_Given instruction_.
Please print everything in the passage on Ukraine's gas market below, from "Ukraine has demonstrated" down to "security of supply.".

_Document_.

┌──

It’s understandable that, under martial law, the war has disrupted and delayed Ukraine’s earlier efforts to liberalise its gas market. Nevertheless, policymakers need to recognise that the current framework must evolve. The government should move from broad, universal subsidies to targeted support aimed specifically at the most vulnerable consumers. At the same time, it must ensure full payment discipline — it is not viable to allow continued consumption in the absence of payment.
From a market perspective, additional reforms are also necessary to unlock Ukraine’s full potential. These include reconsidering the application of value-added tax on gas and electricity trades and the administrative burdens it creates — such as requirements for foreign companies to establish a local presence — as well as reducing Naftogaz’s dominant position in the retail segment to foster greater competition.
Ukraine has demonstrated remarkable agility across many sectors, successfully streamlining, digitising and innovating under extreme pressure. There is strong reason to believe it can achieve similar progress in its energy markets. However, timely action will be critical, as failure to reform risks exacerbating financial strains and creating longer-term challenges for security of supply.
From your perspective, what are the most important legal, contractual and regulatory barriers that still limit broader participation of European companies in Ukraine’s gas market?

└──

(Stored dataset lines)
┌──

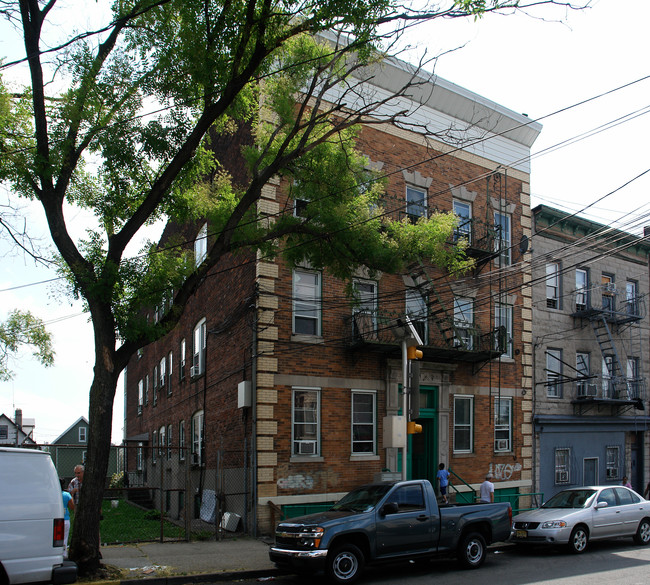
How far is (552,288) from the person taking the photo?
80.6 feet

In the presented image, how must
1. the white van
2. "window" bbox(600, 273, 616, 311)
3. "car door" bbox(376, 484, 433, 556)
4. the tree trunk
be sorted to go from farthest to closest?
"window" bbox(600, 273, 616, 311) < "car door" bbox(376, 484, 433, 556) < the tree trunk < the white van

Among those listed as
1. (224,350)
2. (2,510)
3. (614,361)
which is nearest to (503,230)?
(614,361)

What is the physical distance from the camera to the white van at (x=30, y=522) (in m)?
8.12

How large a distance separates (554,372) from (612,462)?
15.7 ft

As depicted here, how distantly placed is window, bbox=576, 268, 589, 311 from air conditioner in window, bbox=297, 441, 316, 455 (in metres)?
12.9

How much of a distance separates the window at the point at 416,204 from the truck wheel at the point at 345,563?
36.2 ft

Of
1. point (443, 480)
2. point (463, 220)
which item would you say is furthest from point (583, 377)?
point (443, 480)

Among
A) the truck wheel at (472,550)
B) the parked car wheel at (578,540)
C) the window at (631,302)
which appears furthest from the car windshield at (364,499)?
the window at (631,302)

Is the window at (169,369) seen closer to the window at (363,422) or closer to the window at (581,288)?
the window at (363,422)

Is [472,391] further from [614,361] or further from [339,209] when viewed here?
[339,209]

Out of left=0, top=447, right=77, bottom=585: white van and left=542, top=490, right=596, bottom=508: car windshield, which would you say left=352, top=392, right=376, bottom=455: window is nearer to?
left=542, top=490, right=596, bottom=508: car windshield

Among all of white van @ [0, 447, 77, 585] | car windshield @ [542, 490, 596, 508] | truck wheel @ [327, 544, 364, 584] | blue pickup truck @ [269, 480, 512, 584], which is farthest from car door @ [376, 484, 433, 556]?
white van @ [0, 447, 77, 585]

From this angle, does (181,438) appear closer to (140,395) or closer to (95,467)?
(140,395)

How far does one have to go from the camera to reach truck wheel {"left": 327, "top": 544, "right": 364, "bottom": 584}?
1073 centimetres
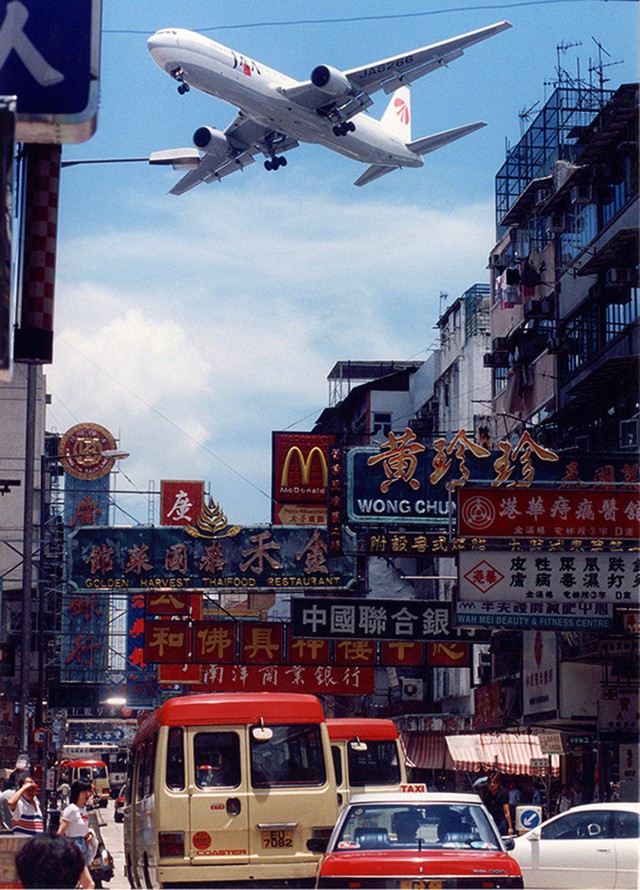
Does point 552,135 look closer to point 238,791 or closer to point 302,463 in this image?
point 302,463

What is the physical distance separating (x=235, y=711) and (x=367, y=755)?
628 cm

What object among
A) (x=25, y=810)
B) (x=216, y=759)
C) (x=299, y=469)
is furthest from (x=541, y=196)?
(x=216, y=759)

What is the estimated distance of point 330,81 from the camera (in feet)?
158

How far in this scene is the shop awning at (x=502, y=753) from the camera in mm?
48344

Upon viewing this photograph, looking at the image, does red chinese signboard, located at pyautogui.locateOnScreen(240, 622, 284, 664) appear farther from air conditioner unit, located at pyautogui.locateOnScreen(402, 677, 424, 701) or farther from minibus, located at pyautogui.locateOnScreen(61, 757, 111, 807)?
air conditioner unit, located at pyautogui.locateOnScreen(402, 677, 424, 701)

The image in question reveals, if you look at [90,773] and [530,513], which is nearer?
[530,513]

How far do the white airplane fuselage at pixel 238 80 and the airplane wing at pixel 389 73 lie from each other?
377mm

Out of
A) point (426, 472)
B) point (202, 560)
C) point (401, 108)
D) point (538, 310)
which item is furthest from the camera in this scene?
point (401, 108)

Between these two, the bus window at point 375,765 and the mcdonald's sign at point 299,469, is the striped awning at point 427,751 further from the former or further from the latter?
the bus window at point 375,765

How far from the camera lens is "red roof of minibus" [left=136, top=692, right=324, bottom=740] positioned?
18.8m

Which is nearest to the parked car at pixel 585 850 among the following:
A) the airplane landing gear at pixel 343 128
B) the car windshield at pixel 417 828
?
the car windshield at pixel 417 828

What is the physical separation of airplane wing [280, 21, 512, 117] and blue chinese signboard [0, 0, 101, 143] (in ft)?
135

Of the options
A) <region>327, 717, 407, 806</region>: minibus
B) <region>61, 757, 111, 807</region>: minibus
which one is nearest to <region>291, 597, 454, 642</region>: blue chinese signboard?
<region>327, 717, 407, 806</region>: minibus

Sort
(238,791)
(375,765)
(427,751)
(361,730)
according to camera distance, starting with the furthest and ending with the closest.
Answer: (427,751), (375,765), (361,730), (238,791)
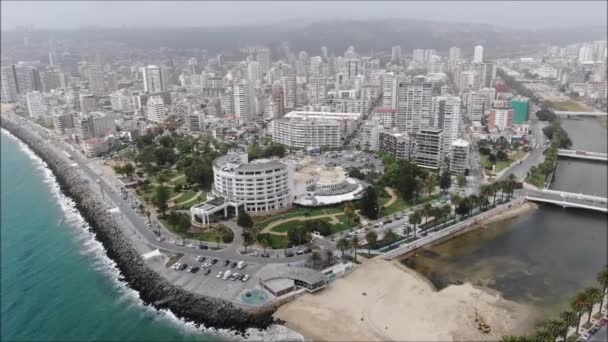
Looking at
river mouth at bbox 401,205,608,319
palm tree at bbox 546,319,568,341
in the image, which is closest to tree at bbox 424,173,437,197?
river mouth at bbox 401,205,608,319

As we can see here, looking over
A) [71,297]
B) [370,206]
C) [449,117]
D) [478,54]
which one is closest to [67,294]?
[71,297]

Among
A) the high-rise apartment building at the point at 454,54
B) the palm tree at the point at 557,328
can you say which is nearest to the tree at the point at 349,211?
the palm tree at the point at 557,328

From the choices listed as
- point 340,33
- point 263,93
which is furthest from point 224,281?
point 340,33

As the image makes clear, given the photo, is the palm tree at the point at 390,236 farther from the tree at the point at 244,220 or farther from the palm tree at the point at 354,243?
the tree at the point at 244,220

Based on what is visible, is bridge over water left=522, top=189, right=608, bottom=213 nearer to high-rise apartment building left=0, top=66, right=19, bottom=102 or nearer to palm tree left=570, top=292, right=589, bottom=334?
palm tree left=570, top=292, right=589, bottom=334

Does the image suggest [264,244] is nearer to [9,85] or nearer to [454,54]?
[454,54]

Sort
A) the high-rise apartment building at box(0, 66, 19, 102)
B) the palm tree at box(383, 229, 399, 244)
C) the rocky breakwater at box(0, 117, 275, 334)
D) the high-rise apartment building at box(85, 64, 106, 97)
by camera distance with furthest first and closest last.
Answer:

└──

_Completed exercise_.
Ukraine has demonstrated remarkable agility across many sectors, successfully streamlining, digitising and innovating under extreme pressure. There is strong reason to believe it can achieve similar progress in its energy markets. However, timely action will be critical, as failure to reform risks exacerbating financial strains and creating longer-term challenges for security of supply.